A classificação do Fluminense para as semifinais da Libertadores foi marcada por cenas de tensão e um princípio de briga generalizada no gramado do Estádio Ciudad de Vicente López, na Argentina. Apesar da derrota por 2 a 1 para o Platense no jogo de volta, o time carioca garantiu a vaga graças ao placar agregado de 3 a 2, construído com a vitória sólida no primeiro confronto realizado no Rio de Janeiro.

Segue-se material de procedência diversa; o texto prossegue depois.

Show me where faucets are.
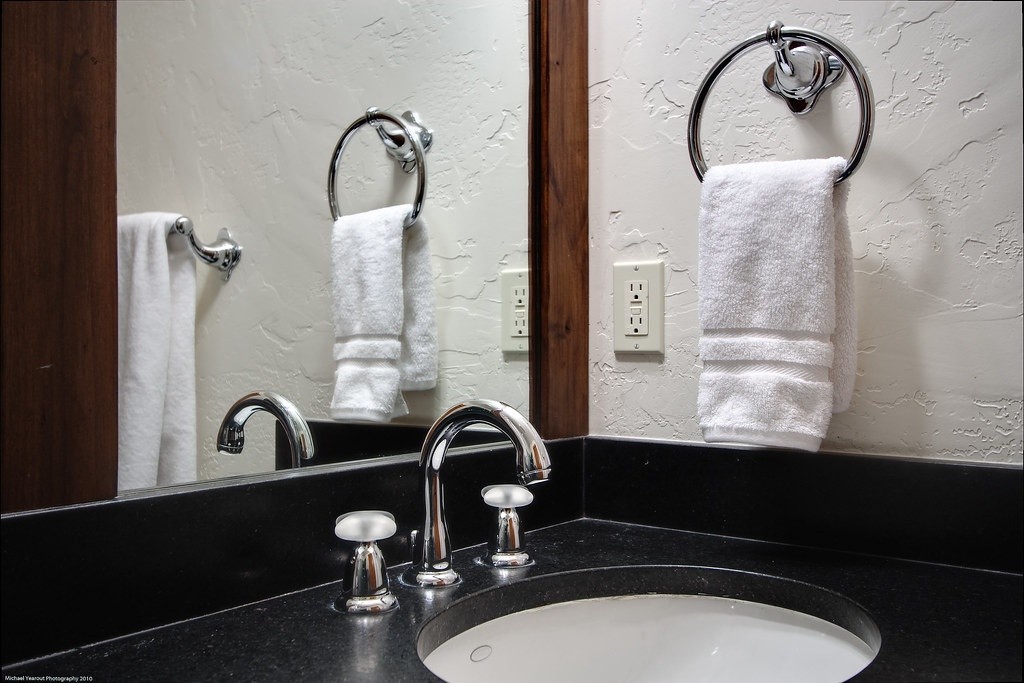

O clima de celebração pela vaga conquistada rapidamente deu lugar a empurrões e discussões ríspidas entre os atletas logo após o apito final. O lateral-direito Guga, um dos protagonistas do episódio, veio a público na zona mista para esclarecer os fatos e refutar as acusações de que teria provocado a equipe adversária de forma desrespeitosa durante as comemorações.
O estopim do conflito no Estádio Ciudad de Vicente López
Segundo o jogador, a irritação dos argentinos foi fruto de um mal-entendido potencializado pela frustração da eliminação em casa. O defensor ressaltou que o ambiente da competição continental costuma ser hostil, mas garantiu que em nenhum momento agiu com a intenção de humilhar os profissionais do adversário dentro de seu próprio domínio.
A confusão escalou rapidamente, envolvendo não apenas os jogadores que estavam em campo, mas também membros das comissões técnicas e seguranças. O episódio reflete a alta voltagem emocional de partidas decisivas entre clubes brasileiros e argentinos, onde a linha entre a vibração legítima e a provocação é frequentemente questionada pelos derrotados.
Versão do lateral sobre o pedido do fotógrafo
Guga detalhou que o início do tumulto ocorreu quando um fotógrafo local solicitou um registro da comemoração tricolor. Ciente da rivalidade e do risco de incidentes, o lateral afirmou ter se afastado propositalmente dos jogadores adversários para realizar a fotografia em um local neutro do gramado, visando preservar a integridade do momento.
“O fotógrafo pediu para fazer uma foto vibrando. Eu vi que eu estava perto do pessoal ali do Platense, eu pedi para sair de perto, para justamente evitar confusão. Fiz a foto dentro do campo”, explicou o atleta. No entanto, ao retornar para o centro do gramado, ele foi abordado de forma agressiva por jogadores que interpretaram o gesto como uma vibração provocativa direcionada a eles.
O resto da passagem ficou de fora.